Rocket.Chat vs Mattermost

Rocket.Chat and Mattermost are the two best-known open-source, self-hostable team-chat platforms — both pitched as Slack alternatives you can run on your own infrastructure — so teams that have chosen self-hosted chat genuinely compare them, and their MCP servers let an agent participate in either. Both servers are community-maintained and cover the surfaces a chat assistant actually needs. The Rocket.Chat server (rocketchat-mcp) ships around 28 tools: list channels and groups, read channel and thread messages, search history and pull message context, send/edit/delete messages, reply in threads, send and read direct messages by username, and handle files, reactions, and pins. The Mattermost server is an actively maintained community integration that spans listing public and personal channels, creating and joining channels, opening direct channels, posting and editing messages, searching messages and users, working with threads and reactions, pinning messages, managing teams, and uploading or linking files — with an Entry+ edition adding channel-bookmark tools. So the two are remarkably close in capability; the decision is mostly which platform you run. Here is the comparison.

How they compare

DimensionRocket.ChatMattermost
PlatformRocket.Chat — open-source, self-hostable team chat, often chosen for flexibility and an open ecosystem.Mattermost — open-source, self-hostable team chat with a strong security/compliance reputation in regulated environments.
MaintenanceCommunity server (rocketchat-mcp) with ~28 tools covering the core chat surface.Actively maintained community server connecting assistants like Claude and Cursor to a self-hosted workspace.
Messaging surfaceList channels/groups, read channel and thread messages, search, message context, send/edit/delete, thread replies, and DMs by username.List public/personal channels, create/join channels, open direct channels, post/edit/delete, search messages and users, and thread replies.
ExtrasFiles (list/upload/download room files), reactions, and pins built into the tool set.Reactions, pinning, team management, file upload/link, and an Entry+ edition adding channel-bookmark tools.
Best-fit taskTeams running Rocket.Chat that want an agent to read, post, search, and manage threads, DMs, files, and reactions.Teams running Mattermost that want similar chat automation plus team management and bookmark tooling.

Verdict

These two are close enough in capability that the choice almost always comes down to which platform you already self-host.
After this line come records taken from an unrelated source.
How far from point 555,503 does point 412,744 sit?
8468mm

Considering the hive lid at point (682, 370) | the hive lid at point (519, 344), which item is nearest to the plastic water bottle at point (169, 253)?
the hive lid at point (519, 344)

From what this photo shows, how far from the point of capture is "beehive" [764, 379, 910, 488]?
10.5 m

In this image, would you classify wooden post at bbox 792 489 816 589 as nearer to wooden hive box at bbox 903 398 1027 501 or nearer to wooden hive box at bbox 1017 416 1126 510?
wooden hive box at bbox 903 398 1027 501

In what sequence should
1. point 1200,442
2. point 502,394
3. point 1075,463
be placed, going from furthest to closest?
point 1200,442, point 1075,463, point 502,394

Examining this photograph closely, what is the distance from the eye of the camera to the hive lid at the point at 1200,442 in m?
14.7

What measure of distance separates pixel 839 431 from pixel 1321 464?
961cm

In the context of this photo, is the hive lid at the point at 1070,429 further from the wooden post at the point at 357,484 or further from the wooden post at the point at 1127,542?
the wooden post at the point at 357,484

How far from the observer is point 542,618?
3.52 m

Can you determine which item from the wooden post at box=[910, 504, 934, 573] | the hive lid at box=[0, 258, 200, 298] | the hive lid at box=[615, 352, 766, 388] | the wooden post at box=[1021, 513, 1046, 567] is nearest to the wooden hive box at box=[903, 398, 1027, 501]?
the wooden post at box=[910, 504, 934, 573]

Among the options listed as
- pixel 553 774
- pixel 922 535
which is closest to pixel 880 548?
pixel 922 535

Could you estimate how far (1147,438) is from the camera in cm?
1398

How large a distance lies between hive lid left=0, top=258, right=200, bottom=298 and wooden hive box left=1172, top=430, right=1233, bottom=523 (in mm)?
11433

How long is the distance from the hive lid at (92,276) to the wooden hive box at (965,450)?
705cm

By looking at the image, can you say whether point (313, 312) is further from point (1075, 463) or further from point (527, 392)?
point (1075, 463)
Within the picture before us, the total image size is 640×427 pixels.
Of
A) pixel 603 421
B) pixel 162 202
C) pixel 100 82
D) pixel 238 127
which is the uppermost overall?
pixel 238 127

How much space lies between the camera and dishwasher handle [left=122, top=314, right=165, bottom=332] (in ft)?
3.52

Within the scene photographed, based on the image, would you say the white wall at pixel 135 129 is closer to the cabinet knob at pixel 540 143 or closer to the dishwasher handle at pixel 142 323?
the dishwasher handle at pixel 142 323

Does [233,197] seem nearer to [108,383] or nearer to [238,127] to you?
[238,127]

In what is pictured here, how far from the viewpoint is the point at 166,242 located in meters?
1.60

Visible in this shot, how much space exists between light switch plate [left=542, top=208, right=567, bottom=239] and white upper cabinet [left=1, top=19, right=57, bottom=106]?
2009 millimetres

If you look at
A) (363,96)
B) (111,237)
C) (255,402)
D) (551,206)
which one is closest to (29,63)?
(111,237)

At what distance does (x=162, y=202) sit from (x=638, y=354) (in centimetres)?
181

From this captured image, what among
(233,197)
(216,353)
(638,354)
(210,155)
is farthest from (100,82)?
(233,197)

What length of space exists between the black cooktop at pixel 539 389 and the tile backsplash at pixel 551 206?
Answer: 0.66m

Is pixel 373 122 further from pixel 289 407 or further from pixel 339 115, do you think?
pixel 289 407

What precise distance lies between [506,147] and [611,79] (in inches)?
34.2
Rocket.Chat's server gives an agent a clean ~28-tool surface over channels, threads, DMs, files, reactions, and pins. Mattermost's server matches that with channel and message operations, search over messages and users, team management, and an Entry+ tier adding bookmarks. If you're standardizing on Mattermost (common in security- and compliance-conscious orgs), use its server; if you run Rocket.Chat, use that one. Both are community-maintained, so weigh activity and fit, but functionally you can expect an agent to read, post, search, and manage threads and files on either.

FAQ

Are these official servers?
Both are community-maintained rather than vendor-official. The Rocket.Chat server (rocketchat-mcp) offers around 28 tools, and the Mattermost server is an actively maintained community project that connects assistants to a self-hosted workspace.
Do both support threads and direct messages?
Yes. Rocket.Chat reads and replies in threads and sends/reads DMs by username. Mattermost works with threads and can open direct channels and post messages, so an agent can handle both group and one-to-one conversations on either platform.